__Text for analysis__
= = =

In 2023, about 85 per cent of the roughly five million articles indexed in major global databases covering the natural, medical and social sciences were written in English. In 1990, the proportion was considerably higher: 94 per cent.
The nine percentage-point increase in the use of other languages over the past 30 years represents a modest but significant shift in the landscape of scholarly communication, and a step toward greater equity, diversity and inclusion in global knowledge production.
That's what Université de Montréal PhD student Carolina Pradier and postdoctoral fellow Lucía Céspedes reveal in a new study directed by Vincent Larivière, a professor in UdeM's School of Library and Information Science.
Published in the Journal of the American Society for Information Science and Technology, the study is a probing look into the many languages used in nearly 88 million articles and conference proceedings, as well as approximately 1.48 billion references cited in them, since 1990.
Cited works almost all in English
While the relative prevalence of English in scholarly publications has eroded over the years, with researchers gradually publishing more in other languages, the overall volume of articles published in English has not declined at all — quite the contrary.

= = =

__Problem set__
• 1. Write out the passage on publishing languages in science between "That's what Université" and "quite the contrary.", inclusive.
• 2. Answer these from the passage on publishing languages in science:
(a) What share of indexed articles were written in English in 2023?
(b) In which journal was the study published?
(c) About how many cited references did the study examine?

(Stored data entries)
= = =

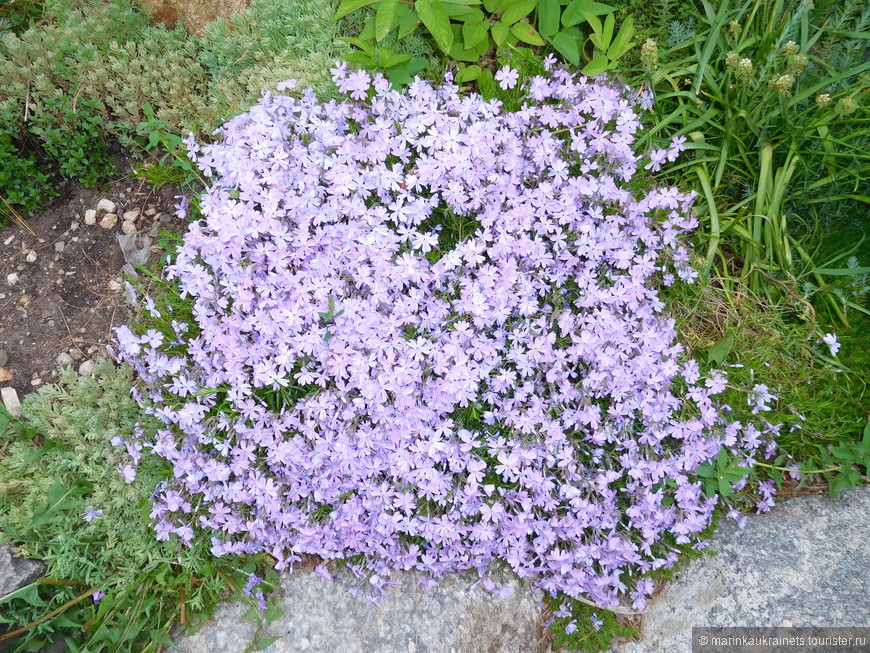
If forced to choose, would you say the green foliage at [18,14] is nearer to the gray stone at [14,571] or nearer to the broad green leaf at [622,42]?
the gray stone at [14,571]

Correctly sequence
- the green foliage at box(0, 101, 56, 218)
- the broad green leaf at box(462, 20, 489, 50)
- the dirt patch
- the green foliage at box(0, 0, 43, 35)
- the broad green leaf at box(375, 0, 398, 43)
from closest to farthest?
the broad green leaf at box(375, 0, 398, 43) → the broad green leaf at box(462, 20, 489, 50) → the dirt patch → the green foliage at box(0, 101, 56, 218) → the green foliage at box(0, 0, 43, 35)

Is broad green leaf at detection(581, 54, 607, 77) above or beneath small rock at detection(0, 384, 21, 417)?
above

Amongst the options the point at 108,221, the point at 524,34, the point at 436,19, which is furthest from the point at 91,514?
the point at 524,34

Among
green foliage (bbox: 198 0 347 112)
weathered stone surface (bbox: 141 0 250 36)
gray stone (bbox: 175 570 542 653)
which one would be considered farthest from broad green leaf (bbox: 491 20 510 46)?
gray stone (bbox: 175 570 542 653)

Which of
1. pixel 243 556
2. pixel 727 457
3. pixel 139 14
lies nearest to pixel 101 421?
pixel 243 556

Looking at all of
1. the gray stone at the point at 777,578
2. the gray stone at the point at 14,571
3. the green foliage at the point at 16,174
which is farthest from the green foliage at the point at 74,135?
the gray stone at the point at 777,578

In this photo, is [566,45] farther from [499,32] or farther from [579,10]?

= = =

__Per-task answers__
• 1.
That's what Université de Montréal PhD student Carolina Pradier and postdoctoral fellow Lucía Céspedes reveal in a new study directed by Vincent Larivière, a professor in UdeM's School of Library and Information Science.
Published in the Journal of the American Society for Information Science and Technology, the study is a probing look into the many languages used in nearly 88 million articles and conference proceedings, as well as approximately 1.48 billion references cited in them, since 1990.
Cited works almost all in English
While the relative prevalence of English in scholarly publications has eroded over the years, with researchers gradually publishing more in other languages, the overall volume of articles published in English has not declined at all — quite the contrary.

• 2.
(a) About 85 percent
(b) The Journal of the American Society for Information Science and Technology
(c) Approximately 1.48 billion